• _Data rows_
+ + + + +

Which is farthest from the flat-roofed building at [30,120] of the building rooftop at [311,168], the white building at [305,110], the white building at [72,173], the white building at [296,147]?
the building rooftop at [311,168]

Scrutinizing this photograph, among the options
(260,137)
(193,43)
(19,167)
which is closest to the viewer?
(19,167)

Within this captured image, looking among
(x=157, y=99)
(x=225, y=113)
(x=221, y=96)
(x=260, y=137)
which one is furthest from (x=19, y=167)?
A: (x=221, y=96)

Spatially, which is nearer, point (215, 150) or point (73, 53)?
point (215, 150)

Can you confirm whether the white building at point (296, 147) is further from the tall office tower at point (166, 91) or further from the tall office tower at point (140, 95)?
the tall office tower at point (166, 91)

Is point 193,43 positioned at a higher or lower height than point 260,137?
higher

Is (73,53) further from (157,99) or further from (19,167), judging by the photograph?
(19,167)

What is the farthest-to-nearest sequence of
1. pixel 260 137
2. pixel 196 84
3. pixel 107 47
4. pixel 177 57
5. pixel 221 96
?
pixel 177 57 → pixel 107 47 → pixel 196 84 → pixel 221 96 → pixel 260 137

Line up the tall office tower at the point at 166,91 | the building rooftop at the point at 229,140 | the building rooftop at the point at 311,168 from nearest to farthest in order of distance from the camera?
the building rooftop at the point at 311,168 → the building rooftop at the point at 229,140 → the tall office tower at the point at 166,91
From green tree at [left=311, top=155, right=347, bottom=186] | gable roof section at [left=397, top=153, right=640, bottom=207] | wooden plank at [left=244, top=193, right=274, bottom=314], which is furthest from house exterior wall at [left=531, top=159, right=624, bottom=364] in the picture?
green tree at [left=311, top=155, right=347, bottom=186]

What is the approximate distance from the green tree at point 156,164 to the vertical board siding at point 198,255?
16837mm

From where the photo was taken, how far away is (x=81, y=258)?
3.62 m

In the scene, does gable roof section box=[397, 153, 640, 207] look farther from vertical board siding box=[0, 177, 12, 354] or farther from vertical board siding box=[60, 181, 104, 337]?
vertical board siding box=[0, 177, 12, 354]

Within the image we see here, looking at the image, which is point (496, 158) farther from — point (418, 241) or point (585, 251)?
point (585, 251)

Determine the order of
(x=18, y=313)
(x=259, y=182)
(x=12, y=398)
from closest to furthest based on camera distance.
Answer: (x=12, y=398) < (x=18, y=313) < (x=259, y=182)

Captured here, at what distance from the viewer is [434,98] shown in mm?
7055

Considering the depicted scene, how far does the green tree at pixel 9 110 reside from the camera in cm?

+ + + + +

• _Goal_
Write out the rows from the line with "Is (73,53) further" to the line with "the building rooftop at the point at 311,168 →", both included, copying each one unchanged.

• _Final result_
Is (73,53) further from (157,99) or further from (19,167), judging by the photograph?
(19,167)

What is the farthest-to-nearest sequence of
1. pixel 260 137
2. pixel 196 84
3. pixel 107 47
4. pixel 177 57
5. pixel 221 96
?
pixel 177 57 → pixel 107 47 → pixel 196 84 → pixel 221 96 → pixel 260 137

Line up the tall office tower at the point at 166,91 | the building rooftop at the point at 229,140 | the building rooftop at the point at 311,168 from nearest to farthest in order of distance from the camera?
the building rooftop at the point at 311,168 → the building rooftop at the point at 229,140 → the tall office tower at the point at 166,91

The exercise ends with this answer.